When the sea paints the pictures

In the 1970s, Pop Art artists such as Robert Rauschenberg experimented with cyanotypes. Today, there are a number of prominent photographic artists who work "cameraless," exposing their images directly as photograms. For example, in her project "Re-Turning Around," Austrian Eva-Maria Raab let the waves of the Mediterranean wash over the cyanotype paper on the beach of the Greek island of Ithaca. She then marked the edges of the waves, which had dried in the sun, with gold pencil and transformed her motifs into abstract maps. Imaginary cartography that refers to Odysseus' odysseys and the search for the (artistic) universe. And a work that gives the term "watercolors" a completely different meaning.
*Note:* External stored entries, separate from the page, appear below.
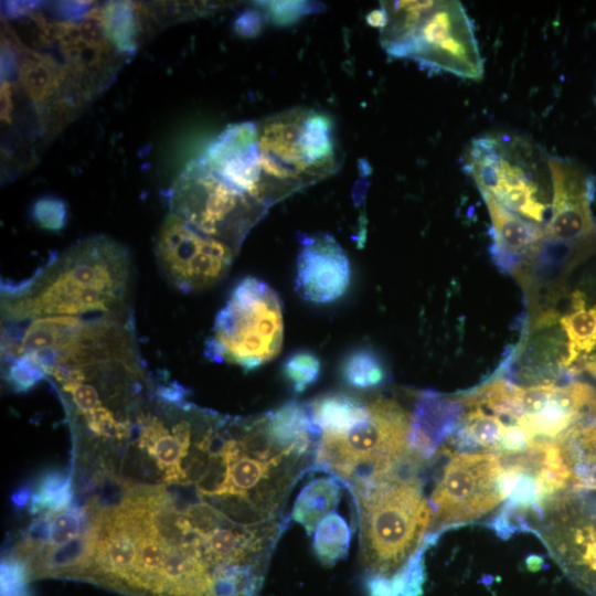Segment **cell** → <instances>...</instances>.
Here are the masks:
<instances>
[{
    "instance_id": "6da1fadb",
    "label": "cell",
    "mask_w": 596,
    "mask_h": 596,
    "mask_svg": "<svg viewBox=\"0 0 596 596\" xmlns=\"http://www.w3.org/2000/svg\"><path fill=\"white\" fill-rule=\"evenodd\" d=\"M76 581L127 596H260L273 549L195 483L95 479Z\"/></svg>"
},
{
    "instance_id": "7a4b0ae2",
    "label": "cell",
    "mask_w": 596,
    "mask_h": 596,
    "mask_svg": "<svg viewBox=\"0 0 596 596\" xmlns=\"http://www.w3.org/2000/svg\"><path fill=\"white\" fill-rule=\"evenodd\" d=\"M413 454L385 476L349 489L358 512L359 564L368 596H422L432 508Z\"/></svg>"
},
{
    "instance_id": "3957f363",
    "label": "cell",
    "mask_w": 596,
    "mask_h": 596,
    "mask_svg": "<svg viewBox=\"0 0 596 596\" xmlns=\"http://www.w3.org/2000/svg\"><path fill=\"white\" fill-rule=\"evenodd\" d=\"M132 288L127 247L106 235L89 236L54 255L31 277L2 281V323L132 313Z\"/></svg>"
},
{
    "instance_id": "277c9868",
    "label": "cell",
    "mask_w": 596,
    "mask_h": 596,
    "mask_svg": "<svg viewBox=\"0 0 596 596\" xmlns=\"http://www.w3.org/2000/svg\"><path fill=\"white\" fill-rule=\"evenodd\" d=\"M258 163L269 206L334 173L340 151L332 119L294 108L257 123Z\"/></svg>"
},
{
    "instance_id": "5b68a950",
    "label": "cell",
    "mask_w": 596,
    "mask_h": 596,
    "mask_svg": "<svg viewBox=\"0 0 596 596\" xmlns=\"http://www.w3.org/2000/svg\"><path fill=\"white\" fill-rule=\"evenodd\" d=\"M366 418L341 433L320 432L315 468L348 489L379 479L411 455L412 415L387 397L368 401Z\"/></svg>"
},
{
    "instance_id": "8992f818",
    "label": "cell",
    "mask_w": 596,
    "mask_h": 596,
    "mask_svg": "<svg viewBox=\"0 0 596 596\" xmlns=\"http://www.w3.org/2000/svg\"><path fill=\"white\" fill-rule=\"evenodd\" d=\"M393 57L479 81L483 76L473 24L459 1L409 2L381 43Z\"/></svg>"
},
{
    "instance_id": "52a82bcc",
    "label": "cell",
    "mask_w": 596,
    "mask_h": 596,
    "mask_svg": "<svg viewBox=\"0 0 596 596\" xmlns=\"http://www.w3.org/2000/svg\"><path fill=\"white\" fill-rule=\"evenodd\" d=\"M283 342L279 296L264 280L246 276L235 284L216 313L204 355L216 363L252 371L275 359Z\"/></svg>"
},
{
    "instance_id": "ba28073f",
    "label": "cell",
    "mask_w": 596,
    "mask_h": 596,
    "mask_svg": "<svg viewBox=\"0 0 596 596\" xmlns=\"http://www.w3.org/2000/svg\"><path fill=\"white\" fill-rule=\"evenodd\" d=\"M547 157L524 137L491 134L472 139L464 170L481 193H489L522 217L542 223L551 207L544 201L546 181L551 182Z\"/></svg>"
},
{
    "instance_id": "9c48e42d",
    "label": "cell",
    "mask_w": 596,
    "mask_h": 596,
    "mask_svg": "<svg viewBox=\"0 0 596 596\" xmlns=\"http://www.w3.org/2000/svg\"><path fill=\"white\" fill-rule=\"evenodd\" d=\"M430 497L425 542L433 545L448 529L479 520L510 496L514 476L499 454L451 453Z\"/></svg>"
},
{
    "instance_id": "30bf717a",
    "label": "cell",
    "mask_w": 596,
    "mask_h": 596,
    "mask_svg": "<svg viewBox=\"0 0 596 596\" xmlns=\"http://www.w3.org/2000/svg\"><path fill=\"white\" fill-rule=\"evenodd\" d=\"M171 213L193 228L235 252L267 213L268 207L217 175L199 157L191 161L169 191Z\"/></svg>"
},
{
    "instance_id": "8fae6325",
    "label": "cell",
    "mask_w": 596,
    "mask_h": 596,
    "mask_svg": "<svg viewBox=\"0 0 596 596\" xmlns=\"http://www.w3.org/2000/svg\"><path fill=\"white\" fill-rule=\"evenodd\" d=\"M533 532L563 573L596 596V491L566 490L551 500Z\"/></svg>"
},
{
    "instance_id": "7c38bea8",
    "label": "cell",
    "mask_w": 596,
    "mask_h": 596,
    "mask_svg": "<svg viewBox=\"0 0 596 596\" xmlns=\"http://www.w3.org/2000/svg\"><path fill=\"white\" fill-rule=\"evenodd\" d=\"M155 255L164 279L179 291L190 294L222 280L237 252L169 212L158 231Z\"/></svg>"
},
{
    "instance_id": "4fadbf2b",
    "label": "cell",
    "mask_w": 596,
    "mask_h": 596,
    "mask_svg": "<svg viewBox=\"0 0 596 596\" xmlns=\"http://www.w3.org/2000/svg\"><path fill=\"white\" fill-rule=\"evenodd\" d=\"M552 203L551 216L544 226L545 238L563 243H581L595 236L596 225L590 202L596 181L568 159L547 157Z\"/></svg>"
},
{
    "instance_id": "5bb4252c",
    "label": "cell",
    "mask_w": 596,
    "mask_h": 596,
    "mask_svg": "<svg viewBox=\"0 0 596 596\" xmlns=\"http://www.w3.org/2000/svg\"><path fill=\"white\" fill-rule=\"evenodd\" d=\"M295 290L307 302L328 305L340 299L351 281L345 251L329 233H299Z\"/></svg>"
},
{
    "instance_id": "9a60e30c",
    "label": "cell",
    "mask_w": 596,
    "mask_h": 596,
    "mask_svg": "<svg viewBox=\"0 0 596 596\" xmlns=\"http://www.w3.org/2000/svg\"><path fill=\"white\" fill-rule=\"evenodd\" d=\"M200 158L227 183L269 209L258 163L257 123L227 126Z\"/></svg>"
},
{
    "instance_id": "2e32d148",
    "label": "cell",
    "mask_w": 596,
    "mask_h": 596,
    "mask_svg": "<svg viewBox=\"0 0 596 596\" xmlns=\"http://www.w3.org/2000/svg\"><path fill=\"white\" fill-rule=\"evenodd\" d=\"M481 194L492 222V258L502 270L519 272L524 262H532L541 251L544 227L508 210L489 193Z\"/></svg>"
},
{
    "instance_id": "e0dca14e",
    "label": "cell",
    "mask_w": 596,
    "mask_h": 596,
    "mask_svg": "<svg viewBox=\"0 0 596 596\" xmlns=\"http://www.w3.org/2000/svg\"><path fill=\"white\" fill-rule=\"evenodd\" d=\"M461 411L459 398L423 392L412 415L411 451L423 461L432 458L456 429Z\"/></svg>"
},
{
    "instance_id": "ac0fdd59",
    "label": "cell",
    "mask_w": 596,
    "mask_h": 596,
    "mask_svg": "<svg viewBox=\"0 0 596 596\" xmlns=\"http://www.w3.org/2000/svg\"><path fill=\"white\" fill-rule=\"evenodd\" d=\"M567 337V355L560 363L572 375L585 366L586 356L596 345V306L588 307L583 292L572 296V311L560 319Z\"/></svg>"
},
{
    "instance_id": "d6986e66",
    "label": "cell",
    "mask_w": 596,
    "mask_h": 596,
    "mask_svg": "<svg viewBox=\"0 0 596 596\" xmlns=\"http://www.w3.org/2000/svg\"><path fill=\"white\" fill-rule=\"evenodd\" d=\"M561 446L571 471L568 489L596 491V416L573 427Z\"/></svg>"
},
{
    "instance_id": "ffe728a7",
    "label": "cell",
    "mask_w": 596,
    "mask_h": 596,
    "mask_svg": "<svg viewBox=\"0 0 596 596\" xmlns=\"http://www.w3.org/2000/svg\"><path fill=\"white\" fill-rule=\"evenodd\" d=\"M344 486L339 478L330 473L312 478L296 497L291 510L292 520L309 535L313 534L324 515L338 508Z\"/></svg>"
},
{
    "instance_id": "44dd1931",
    "label": "cell",
    "mask_w": 596,
    "mask_h": 596,
    "mask_svg": "<svg viewBox=\"0 0 596 596\" xmlns=\"http://www.w3.org/2000/svg\"><path fill=\"white\" fill-rule=\"evenodd\" d=\"M18 77L28 97L35 104H43L57 95L66 81V68L50 55L26 50L19 65Z\"/></svg>"
},
{
    "instance_id": "7402d4cb",
    "label": "cell",
    "mask_w": 596,
    "mask_h": 596,
    "mask_svg": "<svg viewBox=\"0 0 596 596\" xmlns=\"http://www.w3.org/2000/svg\"><path fill=\"white\" fill-rule=\"evenodd\" d=\"M312 421L320 432L341 433L368 417V401L331 393L309 403Z\"/></svg>"
},
{
    "instance_id": "603a6c76",
    "label": "cell",
    "mask_w": 596,
    "mask_h": 596,
    "mask_svg": "<svg viewBox=\"0 0 596 596\" xmlns=\"http://www.w3.org/2000/svg\"><path fill=\"white\" fill-rule=\"evenodd\" d=\"M106 36L116 52L131 55L138 46L140 23L131 1H109L102 7Z\"/></svg>"
},
{
    "instance_id": "cb8c5ba5",
    "label": "cell",
    "mask_w": 596,
    "mask_h": 596,
    "mask_svg": "<svg viewBox=\"0 0 596 596\" xmlns=\"http://www.w3.org/2000/svg\"><path fill=\"white\" fill-rule=\"evenodd\" d=\"M350 540L351 530L348 521L338 511H331L313 531L315 555L321 564L334 565L347 557Z\"/></svg>"
},
{
    "instance_id": "d4e9b609",
    "label": "cell",
    "mask_w": 596,
    "mask_h": 596,
    "mask_svg": "<svg viewBox=\"0 0 596 596\" xmlns=\"http://www.w3.org/2000/svg\"><path fill=\"white\" fill-rule=\"evenodd\" d=\"M74 498L71 473L62 470H50L40 477L35 488H31L28 510L33 515L56 511L72 503Z\"/></svg>"
},
{
    "instance_id": "484cf974",
    "label": "cell",
    "mask_w": 596,
    "mask_h": 596,
    "mask_svg": "<svg viewBox=\"0 0 596 596\" xmlns=\"http://www.w3.org/2000/svg\"><path fill=\"white\" fill-rule=\"evenodd\" d=\"M340 373L348 386L362 391L377 387L386 380L382 359L368 348L351 351L342 361Z\"/></svg>"
},
{
    "instance_id": "4316f807",
    "label": "cell",
    "mask_w": 596,
    "mask_h": 596,
    "mask_svg": "<svg viewBox=\"0 0 596 596\" xmlns=\"http://www.w3.org/2000/svg\"><path fill=\"white\" fill-rule=\"evenodd\" d=\"M281 374L291 391L300 394L318 381L321 374V361L311 351H296L283 362Z\"/></svg>"
},
{
    "instance_id": "83f0119b",
    "label": "cell",
    "mask_w": 596,
    "mask_h": 596,
    "mask_svg": "<svg viewBox=\"0 0 596 596\" xmlns=\"http://www.w3.org/2000/svg\"><path fill=\"white\" fill-rule=\"evenodd\" d=\"M267 21L277 25H290L306 14L320 11L319 4L309 1H257Z\"/></svg>"
},
{
    "instance_id": "f1b7e54d",
    "label": "cell",
    "mask_w": 596,
    "mask_h": 596,
    "mask_svg": "<svg viewBox=\"0 0 596 596\" xmlns=\"http://www.w3.org/2000/svg\"><path fill=\"white\" fill-rule=\"evenodd\" d=\"M31 216L40 227L60 231L67 221V206L65 201L57 196H42L33 203Z\"/></svg>"
},
{
    "instance_id": "f546056e",
    "label": "cell",
    "mask_w": 596,
    "mask_h": 596,
    "mask_svg": "<svg viewBox=\"0 0 596 596\" xmlns=\"http://www.w3.org/2000/svg\"><path fill=\"white\" fill-rule=\"evenodd\" d=\"M81 40L89 47L113 52L102 22V9L94 8L78 22Z\"/></svg>"
},
{
    "instance_id": "4dcf8cb0",
    "label": "cell",
    "mask_w": 596,
    "mask_h": 596,
    "mask_svg": "<svg viewBox=\"0 0 596 596\" xmlns=\"http://www.w3.org/2000/svg\"><path fill=\"white\" fill-rule=\"evenodd\" d=\"M267 21L265 12L255 4V8L245 9L234 20V31L242 38H254Z\"/></svg>"
},
{
    "instance_id": "1f68e13d",
    "label": "cell",
    "mask_w": 596,
    "mask_h": 596,
    "mask_svg": "<svg viewBox=\"0 0 596 596\" xmlns=\"http://www.w3.org/2000/svg\"><path fill=\"white\" fill-rule=\"evenodd\" d=\"M89 1H58L52 7L53 13L64 20V22H76L84 18L92 10Z\"/></svg>"
},
{
    "instance_id": "d6a6232c",
    "label": "cell",
    "mask_w": 596,
    "mask_h": 596,
    "mask_svg": "<svg viewBox=\"0 0 596 596\" xmlns=\"http://www.w3.org/2000/svg\"><path fill=\"white\" fill-rule=\"evenodd\" d=\"M18 57L13 45L11 46L8 39L1 41V82H8L13 79L19 74Z\"/></svg>"
},
{
    "instance_id": "836d02e7",
    "label": "cell",
    "mask_w": 596,
    "mask_h": 596,
    "mask_svg": "<svg viewBox=\"0 0 596 596\" xmlns=\"http://www.w3.org/2000/svg\"><path fill=\"white\" fill-rule=\"evenodd\" d=\"M39 3V1H4L1 6L2 14L6 18L15 19L31 13Z\"/></svg>"
},
{
    "instance_id": "e575fe53",
    "label": "cell",
    "mask_w": 596,
    "mask_h": 596,
    "mask_svg": "<svg viewBox=\"0 0 596 596\" xmlns=\"http://www.w3.org/2000/svg\"><path fill=\"white\" fill-rule=\"evenodd\" d=\"M10 83L1 82V120L11 123L13 96Z\"/></svg>"
},
{
    "instance_id": "d590c367",
    "label": "cell",
    "mask_w": 596,
    "mask_h": 596,
    "mask_svg": "<svg viewBox=\"0 0 596 596\" xmlns=\"http://www.w3.org/2000/svg\"><path fill=\"white\" fill-rule=\"evenodd\" d=\"M366 21L370 25L380 28V30L385 25L386 14L384 9L380 6V9L371 11L366 15Z\"/></svg>"
}]
</instances>
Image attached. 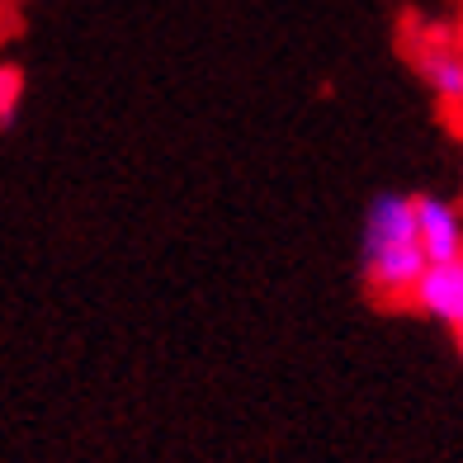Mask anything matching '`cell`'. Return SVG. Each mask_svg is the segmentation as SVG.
Segmentation results:
<instances>
[{"mask_svg": "<svg viewBox=\"0 0 463 463\" xmlns=\"http://www.w3.org/2000/svg\"><path fill=\"white\" fill-rule=\"evenodd\" d=\"M426 269V256L416 246V213L407 194H383L373 199L364 218V279L378 298L402 303Z\"/></svg>", "mask_w": 463, "mask_h": 463, "instance_id": "obj_1", "label": "cell"}, {"mask_svg": "<svg viewBox=\"0 0 463 463\" xmlns=\"http://www.w3.org/2000/svg\"><path fill=\"white\" fill-rule=\"evenodd\" d=\"M411 213H416V246L426 256V265L463 260V222L449 199L420 194V199H411Z\"/></svg>", "mask_w": 463, "mask_h": 463, "instance_id": "obj_2", "label": "cell"}, {"mask_svg": "<svg viewBox=\"0 0 463 463\" xmlns=\"http://www.w3.org/2000/svg\"><path fill=\"white\" fill-rule=\"evenodd\" d=\"M416 307L435 317L439 326L458 331L463 326V260H445V265H426L420 279L411 288Z\"/></svg>", "mask_w": 463, "mask_h": 463, "instance_id": "obj_3", "label": "cell"}, {"mask_svg": "<svg viewBox=\"0 0 463 463\" xmlns=\"http://www.w3.org/2000/svg\"><path fill=\"white\" fill-rule=\"evenodd\" d=\"M420 76L430 80V90L439 95V104H454L463 99V57L454 48V38L445 33H435L426 48H420Z\"/></svg>", "mask_w": 463, "mask_h": 463, "instance_id": "obj_4", "label": "cell"}, {"mask_svg": "<svg viewBox=\"0 0 463 463\" xmlns=\"http://www.w3.org/2000/svg\"><path fill=\"white\" fill-rule=\"evenodd\" d=\"M19 90H24V80H19V71H14V67H0V123H5V118L14 114Z\"/></svg>", "mask_w": 463, "mask_h": 463, "instance_id": "obj_5", "label": "cell"}]
</instances>
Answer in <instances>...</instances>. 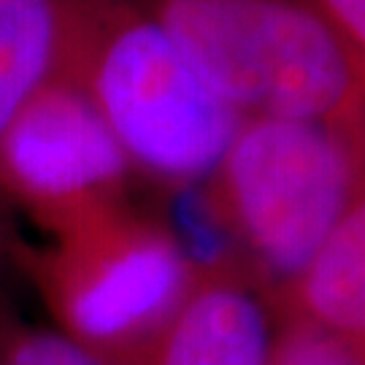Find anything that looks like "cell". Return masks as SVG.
Listing matches in <instances>:
<instances>
[{
  "instance_id": "cell-2",
  "label": "cell",
  "mask_w": 365,
  "mask_h": 365,
  "mask_svg": "<svg viewBox=\"0 0 365 365\" xmlns=\"http://www.w3.org/2000/svg\"><path fill=\"white\" fill-rule=\"evenodd\" d=\"M200 192L265 298H276L365 192V114L241 119Z\"/></svg>"
},
{
  "instance_id": "cell-4",
  "label": "cell",
  "mask_w": 365,
  "mask_h": 365,
  "mask_svg": "<svg viewBox=\"0 0 365 365\" xmlns=\"http://www.w3.org/2000/svg\"><path fill=\"white\" fill-rule=\"evenodd\" d=\"M247 117L365 114V66L312 0H138Z\"/></svg>"
},
{
  "instance_id": "cell-3",
  "label": "cell",
  "mask_w": 365,
  "mask_h": 365,
  "mask_svg": "<svg viewBox=\"0 0 365 365\" xmlns=\"http://www.w3.org/2000/svg\"><path fill=\"white\" fill-rule=\"evenodd\" d=\"M52 327L108 365H144L197 268L168 220L130 200L11 252Z\"/></svg>"
},
{
  "instance_id": "cell-12",
  "label": "cell",
  "mask_w": 365,
  "mask_h": 365,
  "mask_svg": "<svg viewBox=\"0 0 365 365\" xmlns=\"http://www.w3.org/2000/svg\"><path fill=\"white\" fill-rule=\"evenodd\" d=\"M14 244H16V235L11 233V227H9V220H6V211L0 209V276L3 271L11 265V252H14Z\"/></svg>"
},
{
  "instance_id": "cell-7",
  "label": "cell",
  "mask_w": 365,
  "mask_h": 365,
  "mask_svg": "<svg viewBox=\"0 0 365 365\" xmlns=\"http://www.w3.org/2000/svg\"><path fill=\"white\" fill-rule=\"evenodd\" d=\"M268 303L274 314L325 327L365 357V192L306 268Z\"/></svg>"
},
{
  "instance_id": "cell-9",
  "label": "cell",
  "mask_w": 365,
  "mask_h": 365,
  "mask_svg": "<svg viewBox=\"0 0 365 365\" xmlns=\"http://www.w3.org/2000/svg\"><path fill=\"white\" fill-rule=\"evenodd\" d=\"M0 365H108L52 325L30 322L0 287Z\"/></svg>"
},
{
  "instance_id": "cell-6",
  "label": "cell",
  "mask_w": 365,
  "mask_h": 365,
  "mask_svg": "<svg viewBox=\"0 0 365 365\" xmlns=\"http://www.w3.org/2000/svg\"><path fill=\"white\" fill-rule=\"evenodd\" d=\"M274 309L244 265L197 268L144 365H271Z\"/></svg>"
},
{
  "instance_id": "cell-1",
  "label": "cell",
  "mask_w": 365,
  "mask_h": 365,
  "mask_svg": "<svg viewBox=\"0 0 365 365\" xmlns=\"http://www.w3.org/2000/svg\"><path fill=\"white\" fill-rule=\"evenodd\" d=\"M63 73L135 176L168 192L209 182L241 125L138 0H66Z\"/></svg>"
},
{
  "instance_id": "cell-11",
  "label": "cell",
  "mask_w": 365,
  "mask_h": 365,
  "mask_svg": "<svg viewBox=\"0 0 365 365\" xmlns=\"http://www.w3.org/2000/svg\"><path fill=\"white\" fill-rule=\"evenodd\" d=\"M365 66V0H312Z\"/></svg>"
},
{
  "instance_id": "cell-5",
  "label": "cell",
  "mask_w": 365,
  "mask_h": 365,
  "mask_svg": "<svg viewBox=\"0 0 365 365\" xmlns=\"http://www.w3.org/2000/svg\"><path fill=\"white\" fill-rule=\"evenodd\" d=\"M138 182L87 95L60 73L0 133V209L54 235L133 197Z\"/></svg>"
},
{
  "instance_id": "cell-8",
  "label": "cell",
  "mask_w": 365,
  "mask_h": 365,
  "mask_svg": "<svg viewBox=\"0 0 365 365\" xmlns=\"http://www.w3.org/2000/svg\"><path fill=\"white\" fill-rule=\"evenodd\" d=\"M66 0H0V133L63 73Z\"/></svg>"
},
{
  "instance_id": "cell-10",
  "label": "cell",
  "mask_w": 365,
  "mask_h": 365,
  "mask_svg": "<svg viewBox=\"0 0 365 365\" xmlns=\"http://www.w3.org/2000/svg\"><path fill=\"white\" fill-rule=\"evenodd\" d=\"M271 365H365V357L325 327L289 314H274Z\"/></svg>"
}]
</instances>
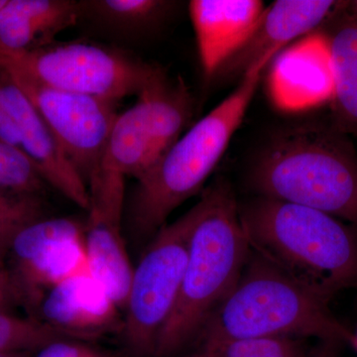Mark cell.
<instances>
[{
	"mask_svg": "<svg viewBox=\"0 0 357 357\" xmlns=\"http://www.w3.org/2000/svg\"><path fill=\"white\" fill-rule=\"evenodd\" d=\"M0 72L31 100L63 153L88 185L102 164L119 114L115 102L51 88L10 66H0Z\"/></svg>",
	"mask_w": 357,
	"mask_h": 357,
	"instance_id": "cell-8",
	"label": "cell"
},
{
	"mask_svg": "<svg viewBox=\"0 0 357 357\" xmlns=\"http://www.w3.org/2000/svg\"><path fill=\"white\" fill-rule=\"evenodd\" d=\"M146 107L148 124L156 162L182 136L192 114L190 89L181 77L157 69L138 96ZM155 162V163H156Z\"/></svg>",
	"mask_w": 357,
	"mask_h": 357,
	"instance_id": "cell-17",
	"label": "cell"
},
{
	"mask_svg": "<svg viewBox=\"0 0 357 357\" xmlns=\"http://www.w3.org/2000/svg\"><path fill=\"white\" fill-rule=\"evenodd\" d=\"M333 0H277L266 6L249 38L223 63L213 79H243L264 59L321 27L337 8Z\"/></svg>",
	"mask_w": 357,
	"mask_h": 357,
	"instance_id": "cell-12",
	"label": "cell"
},
{
	"mask_svg": "<svg viewBox=\"0 0 357 357\" xmlns=\"http://www.w3.org/2000/svg\"><path fill=\"white\" fill-rule=\"evenodd\" d=\"M88 188L84 241L89 272L124 310L133 272L123 229L126 177L100 167L89 178Z\"/></svg>",
	"mask_w": 357,
	"mask_h": 357,
	"instance_id": "cell-9",
	"label": "cell"
},
{
	"mask_svg": "<svg viewBox=\"0 0 357 357\" xmlns=\"http://www.w3.org/2000/svg\"><path fill=\"white\" fill-rule=\"evenodd\" d=\"M268 337H317L354 344V335L335 318L328 301L251 249L236 285L190 349Z\"/></svg>",
	"mask_w": 357,
	"mask_h": 357,
	"instance_id": "cell-5",
	"label": "cell"
},
{
	"mask_svg": "<svg viewBox=\"0 0 357 357\" xmlns=\"http://www.w3.org/2000/svg\"><path fill=\"white\" fill-rule=\"evenodd\" d=\"M10 66L51 88L116 103L138 96L157 66L88 42H63L18 53L0 51Z\"/></svg>",
	"mask_w": 357,
	"mask_h": 357,
	"instance_id": "cell-7",
	"label": "cell"
},
{
	"mask_svg": "<svg viewBox=\"0 0 357 357\" xmlns=\"http://www.w3.org/2000/svg\"><path fill=\"white\" fill-rule=\"evenodd\" d=\"M18 302L9 270L0 261V312H13V307Z\"/></svg>",
	"mask_w": 357,
	"mask_h": 357,
	"instance_id": "cell-25",
	"label": "cell"
},
{
	"mask_svg": "<svg viewBox=\"0 0 357 357\" xmlns=\"http://www.w3.org/2000/svg\"><path fill=\"white\" fill-rule=\"evenodd\" d=\"M46 185L36 167L22 152L0 140V190L40 197Z\"/></svg>",
	"mask_w": 357,
	"mask_h": 357,
	"instance_id": "cell-23",
	"label": "cell"
},
{
	"mask_svg": "<svg viewBox=\"0 0 357 357\" xmlns=\"http://www.w3.org/2000/svg\"><path fill=\"white\" fill-rule=\"evenodd\" d=\"M270 62L265 59L249 70L229 96L136 180L128 213L133 241L150 243L171 213L201 191L241 126Z\"/></svg>",
	"mask_w": 357,
	"mask_h": 357,
	"instance_id": "cell-3",
	"label": "cell"
},
{
	"mask_svg": "<svg viewBox=\"0 0 357 357\" xmlns=\"http://www.w3.org/2000/svg\"><path fill=\"white\" fill-rule=\"evenodd\" d=\"M0 102L13 119L20 150L45 182L83 210L89 204V188L70 163L31 100L0 72Z\"/></svg>",
	"mask_w": 357,
	"mask_h": 357,
	"instance_id": "cell-11",
	"label": "cell"
},
{
	"mask_svg": "<svg viewBox=\"0 0 357 357\" xmlns=\"http://www.w3.org/2000/svg\"><path fill=\"white\" fill-rule=\"evenodd\" d=\"M354 345L357 349V333L356 335H354Z\"/></svg>",
	"mask_w": 357,
	"mask_h": 357,
	"instance_id": "cell-29",
	"label": "cell"
},
{
	"mask_svg": "<svg viewBox=\"0 0 357 357\" xmlns=\"http://www.w3.org/2000/svg\"><path fill=\"white\" fill-rule=\"evenodd\" d=\"M345 9L357 17V0L356 1H345Z\"/></svg>",
	"mask_w": 357,
	"mask_h": 357,
	"instance_id": "cell-27",
	"label": "cell"
},
{
	"mask_svg": "<svg viewBox=\"0 0 357 357\" xmlns=\"http://www.w3.org/2000/svg\"><path fill=\"white\" fill-rule=\"evenodd\" d=\"M257 196L307 206L357 227V154L349 135L330 124L281 131L250 172Z\"/></svg>",
	"mask_w": 357,
	"mask_h": 357,
	"instance_id": "cell-4",
	"label": "cell"
},
{
	"mask_svg": "<svg viewBox=\"0 0 357 357\" xmlns=\"http://www.w3.org/2000/svg\"><path fill=\"white\" fill-rule=\"evenodd\" d=\"M44 217L39 196L13 194L0 190V261L3 262L15 236Z\"/></svg>",
	"mask_w": 357,
	"mask_h": 357,
	"instance_id": "cell-22",
	"label": "cell"
},
{
	"mask_svg": "<svg viewBox=\"0 0 357 357\" xmlns=\"http://www.w3.org/2000/svg\"><path fill=\"white\" fill-rule=\"evenodd\" d=\"M79 20L93 21L119 36L135 37L156 25L172 2L163 0H84Z\"/></svg>",
	"mask_w": 357,
	"mask_h": 357,
	"instance_id": "cell-19",
	"label": "cell"
},
{
	"mask_svg": "<svg viewBox=\"0 0 357 357\" xmlns=\"http://www.w3.org/2000/svg\"><path fill=\"white\" fill-rule=\"evenodd\" d=\"M203 211L190 238L177 302L162 328L155 357H175L191 349L204 324L231 292L250 255L238 202L220 178L201 197Z\"/></svg>",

Eva Maria Raab's motif "Re-turning around No 2", cyanotype on watercolor paper

The photo artist: Eva-Maria Raab on the beach on the island of Ithaca. Here the Austrian is exposing cyanotypes.

Jacek Gonsalves: "Swan River Myrtle - Hypocalymma robustum" The Australian exposes photographs of digital images by printing a negative with an inkjet printer.

Cyanotype in a wooden frame: For a photogram, they place a plant on a coated paper. When the yellow color of the applied cyanotype solution has turned to dirty gray, the exposure is complete. The blue color emerges only after the subsequent rinsing and drying of the print.